Revirou-se no sofá, buscando uma posição confortável. As notícias incomodavam. Passeou os dedos pelo controle remoto, mudando a sintonia da tevê em frenéticos cliques.

Os noticiários davam as mesmas informações, a macabra manchete.

Deveriam imprimir as profecias de Nostradamus junto com os livros escolares, pensou ele.

Andou em círculos pela sala. Na tela, um âncora repetia o mesmo aviso enrugado, frisando a 11 de agosto de 1999.

O último eclipse que a Terra veria em sua existência porque o mundo acabaria. Menos de uma semana pela frente, era preciso se preparar.

Algumas seitas já se adiantaram para a ocasião com as pessoas vivendo como nunca haviam feito antes. Não teriam nova oportunidade.

Já imaginava um sinistro dragão engolindo boa parte das estrelas do céu, os terremotos, incêndios, até os próprios deuses se autoaniquilando no Ragnarök. O que ele poderia fazer? Como conviver com aquela expectativa?

Morava em um modesto apartamento, situado no nono andar, e de lá conseguia observar o centro da cidade com seus altos arranha-céus, viadutos congestionados, pessoas se acotovelando nas calçadas. Era fim de tarde e todos estavam voltando do trabalho. O movimento era ainda mais intenso.

De início, ele, contemplando a paisagem, procurando afastar os pensamentos do fim, perdendo-se em meio ao céu alaranjado do poente.

De enferrujado o céu passou a ser sangue. Labaredas despencavam, chocando-se nas construções, consumindo-as, convertendo-as em esqueletos carbonizados. Os carros, ônibus e caminhões tornavam-se montes retorcidos de ferro, as pessoas retornavam ao pó. Varrendo tudo, um cruel vento impregnado dos odores do suplício. Ele assistia a tudo do camarote de sua janela, um César vendo sua Roma consumida.

Fechou os olhos por segundos e, ao abri-los, o pavoroso cenário desaparecera. Os edifícios, os veículos, os pedestres, o céu e a brisa, tudo normal.

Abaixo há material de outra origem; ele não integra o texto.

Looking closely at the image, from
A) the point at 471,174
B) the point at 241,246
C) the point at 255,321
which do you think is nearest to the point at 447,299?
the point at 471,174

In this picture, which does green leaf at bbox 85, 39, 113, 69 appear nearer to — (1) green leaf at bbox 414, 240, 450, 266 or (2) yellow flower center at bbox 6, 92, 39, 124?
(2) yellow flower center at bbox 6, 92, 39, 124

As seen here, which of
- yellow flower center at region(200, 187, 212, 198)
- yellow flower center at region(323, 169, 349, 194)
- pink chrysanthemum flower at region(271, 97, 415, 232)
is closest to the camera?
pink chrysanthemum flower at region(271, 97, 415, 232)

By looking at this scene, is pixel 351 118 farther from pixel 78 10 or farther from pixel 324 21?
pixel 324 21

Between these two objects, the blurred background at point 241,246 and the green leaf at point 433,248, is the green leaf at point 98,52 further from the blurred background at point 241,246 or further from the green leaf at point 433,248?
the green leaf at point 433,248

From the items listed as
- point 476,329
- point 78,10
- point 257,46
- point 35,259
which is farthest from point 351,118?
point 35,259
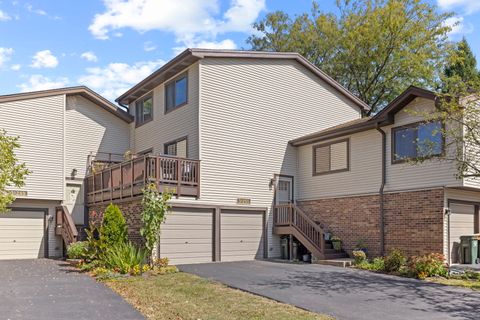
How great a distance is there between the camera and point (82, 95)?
74.5 ft

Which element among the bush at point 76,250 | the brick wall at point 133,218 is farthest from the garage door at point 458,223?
the bush at point 76,250

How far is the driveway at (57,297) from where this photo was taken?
9344mm

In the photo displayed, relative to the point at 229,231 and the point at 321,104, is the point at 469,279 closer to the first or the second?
the point at 229,231

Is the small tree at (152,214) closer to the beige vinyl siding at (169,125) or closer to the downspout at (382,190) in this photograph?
the beige vinyl siding at (169,125)

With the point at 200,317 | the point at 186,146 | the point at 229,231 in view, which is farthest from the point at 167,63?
the point at 200,317

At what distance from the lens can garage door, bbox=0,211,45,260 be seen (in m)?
20.5

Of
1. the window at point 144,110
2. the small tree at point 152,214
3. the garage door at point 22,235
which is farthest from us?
the window at point 144,110

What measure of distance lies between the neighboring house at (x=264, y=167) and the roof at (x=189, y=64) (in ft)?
0.19

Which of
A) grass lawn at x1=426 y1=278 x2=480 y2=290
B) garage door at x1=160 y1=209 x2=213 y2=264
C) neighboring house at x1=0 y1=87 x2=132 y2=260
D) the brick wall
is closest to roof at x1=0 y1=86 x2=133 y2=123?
neighboring house at x1=0 y1=87 x2=132 y2=260

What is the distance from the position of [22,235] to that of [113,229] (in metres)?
6.97

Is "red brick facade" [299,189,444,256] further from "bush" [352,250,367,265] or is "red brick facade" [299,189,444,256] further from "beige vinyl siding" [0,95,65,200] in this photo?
"beige vinyl siding" [0,95,65,200]

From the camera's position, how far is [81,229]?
860 inches

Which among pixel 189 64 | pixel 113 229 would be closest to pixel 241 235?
pixel 113 229

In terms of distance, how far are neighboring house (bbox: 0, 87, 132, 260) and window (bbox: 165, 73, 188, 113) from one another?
3.96 meters
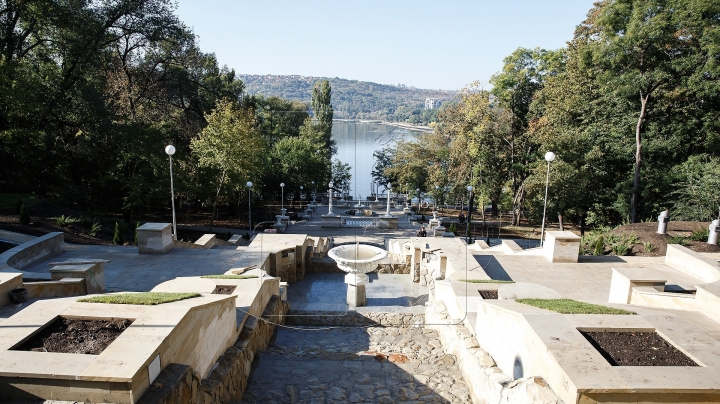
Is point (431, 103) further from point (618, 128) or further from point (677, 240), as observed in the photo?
point (677, 240)

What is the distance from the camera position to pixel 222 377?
550 cm

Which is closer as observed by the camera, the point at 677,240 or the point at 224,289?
the point at 224,289

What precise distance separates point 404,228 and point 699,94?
51.0 ft

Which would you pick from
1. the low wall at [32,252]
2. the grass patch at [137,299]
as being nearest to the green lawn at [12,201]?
the low wall at [32,252]

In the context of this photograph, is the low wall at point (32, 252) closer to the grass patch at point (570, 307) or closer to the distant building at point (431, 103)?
the grass patch at point (570, 307)

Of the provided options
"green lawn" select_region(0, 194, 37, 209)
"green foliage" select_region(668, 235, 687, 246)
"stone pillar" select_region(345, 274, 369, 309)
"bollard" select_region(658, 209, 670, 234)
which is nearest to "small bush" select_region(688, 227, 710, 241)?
"green foliage" select_region(668, 235, 687, 246)

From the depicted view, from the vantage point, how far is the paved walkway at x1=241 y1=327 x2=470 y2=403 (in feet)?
19.4

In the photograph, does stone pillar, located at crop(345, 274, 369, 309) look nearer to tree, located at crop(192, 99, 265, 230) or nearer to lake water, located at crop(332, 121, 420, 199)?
tree, located at crop(192, 99, 265, 230)

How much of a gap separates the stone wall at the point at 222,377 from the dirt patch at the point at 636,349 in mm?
4520

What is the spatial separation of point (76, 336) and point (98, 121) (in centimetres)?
2039

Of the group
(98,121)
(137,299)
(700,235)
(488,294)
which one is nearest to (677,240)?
(700,235)

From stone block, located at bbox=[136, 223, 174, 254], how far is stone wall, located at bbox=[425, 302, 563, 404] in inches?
308

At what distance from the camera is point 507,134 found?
2750cm

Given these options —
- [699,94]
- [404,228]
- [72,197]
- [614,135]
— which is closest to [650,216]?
[614,135]
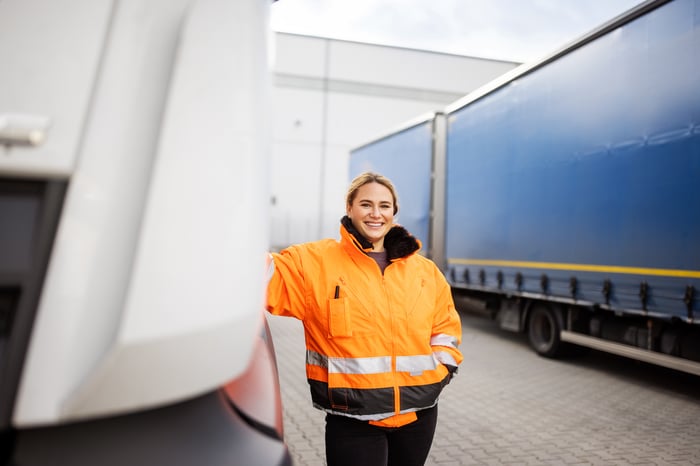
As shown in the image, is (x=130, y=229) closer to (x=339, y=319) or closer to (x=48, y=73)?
(x=48, y=73)

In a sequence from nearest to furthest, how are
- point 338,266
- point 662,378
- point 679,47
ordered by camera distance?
1. point 338,266
2. point 679,47
3. point 662,378

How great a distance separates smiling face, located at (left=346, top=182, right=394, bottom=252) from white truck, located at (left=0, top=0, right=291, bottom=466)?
48.8 inches

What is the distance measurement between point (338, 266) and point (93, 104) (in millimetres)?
1282

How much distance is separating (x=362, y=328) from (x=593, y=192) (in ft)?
17.0

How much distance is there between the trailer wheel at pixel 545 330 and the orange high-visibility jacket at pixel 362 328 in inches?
225

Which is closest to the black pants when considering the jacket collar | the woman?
the woman

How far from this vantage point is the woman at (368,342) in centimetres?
199

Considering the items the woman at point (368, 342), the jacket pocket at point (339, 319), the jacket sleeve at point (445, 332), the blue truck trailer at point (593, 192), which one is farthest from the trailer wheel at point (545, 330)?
the jacket pocket at point (339, 319)

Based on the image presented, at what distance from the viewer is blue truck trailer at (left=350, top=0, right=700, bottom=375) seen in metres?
5.17

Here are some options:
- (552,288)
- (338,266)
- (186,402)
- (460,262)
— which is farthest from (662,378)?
(186,402)

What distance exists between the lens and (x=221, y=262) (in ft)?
2.88

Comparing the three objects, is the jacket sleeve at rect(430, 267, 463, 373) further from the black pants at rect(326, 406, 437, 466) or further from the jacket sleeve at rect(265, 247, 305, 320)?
the jacket sleeve at rect(265, 247, 305, 320)

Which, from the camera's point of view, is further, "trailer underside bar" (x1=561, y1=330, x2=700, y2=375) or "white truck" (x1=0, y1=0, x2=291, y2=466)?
"trailer underside bar" (x1=561, y1=330, x2=700, y2=375)

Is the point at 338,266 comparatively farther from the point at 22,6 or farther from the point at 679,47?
the point at 679,47
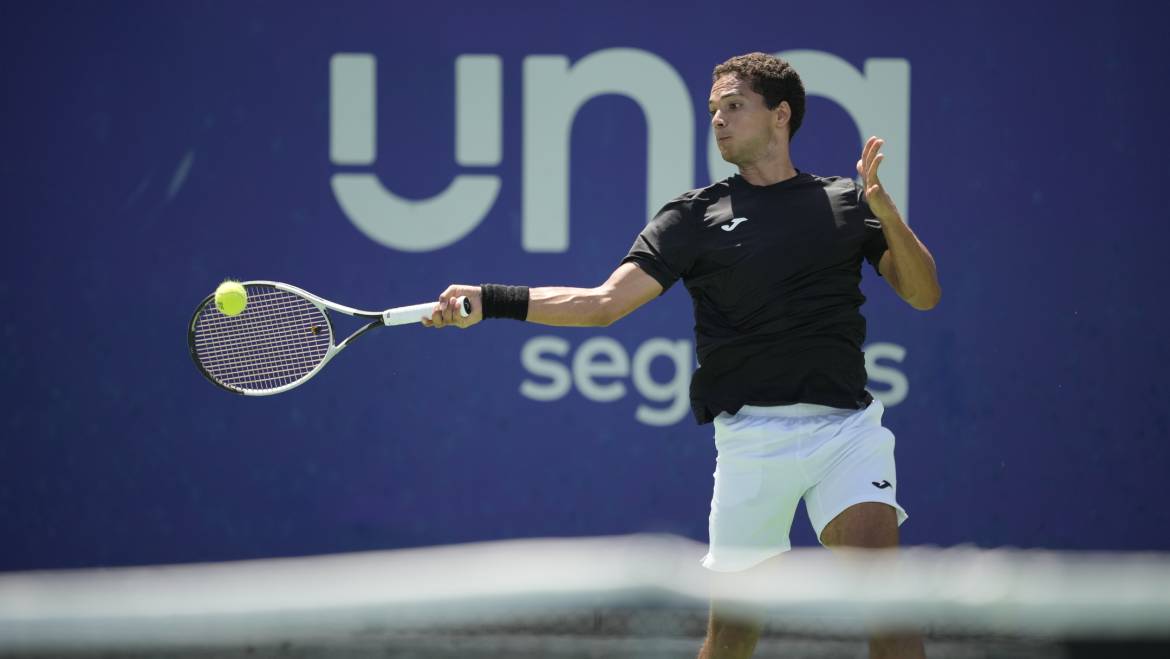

Ainda não acontecera, era uma imagem antecipada do que aguardava a todos. Maldito Nostradamus! Por que tinha de revelar a sua profecia? Nada poderia impedir o fim, então porque viver antecipadamente o suplício?

Limpou o suor do rosto nas costas da mão. Na tevê, um repórter perguntava às pessoas na rua o que fariam antes que o mundo acabasse, e as pessoas riam como se fosse uma piada.

Ele sabia a verdade, como Cassandra conhecia o fim, conhecia a dor que viria. Não, ele não presenciaria tudo aquilo novamente, era livre, poderia fugir do inferno que se aproximava.

Debruçou-se junto ao parapeito da janela, olhando para baixo. Na porta do prédio, o porteiro conversava com uma mulher. Talvez eles se assustassem com o que iria acontecer. Não importava, precisava se libertar. Subiu no parapeito, olhou para a rua mais uma vez e saltou, abrindo suas asas.

No dia 11 de agosto de 1999, os vizinhos do apartamento 42, no Edifício Magnólia, se reuniram na capela do cemitério para a missa de sétimo dia.

A profecia não se realizou. O agente que a iniciaria estava morto.

Nós teremos de aguardar outra oportunidade.

Luiz Fabrício de Oliveira Mendes – “Goldfield”.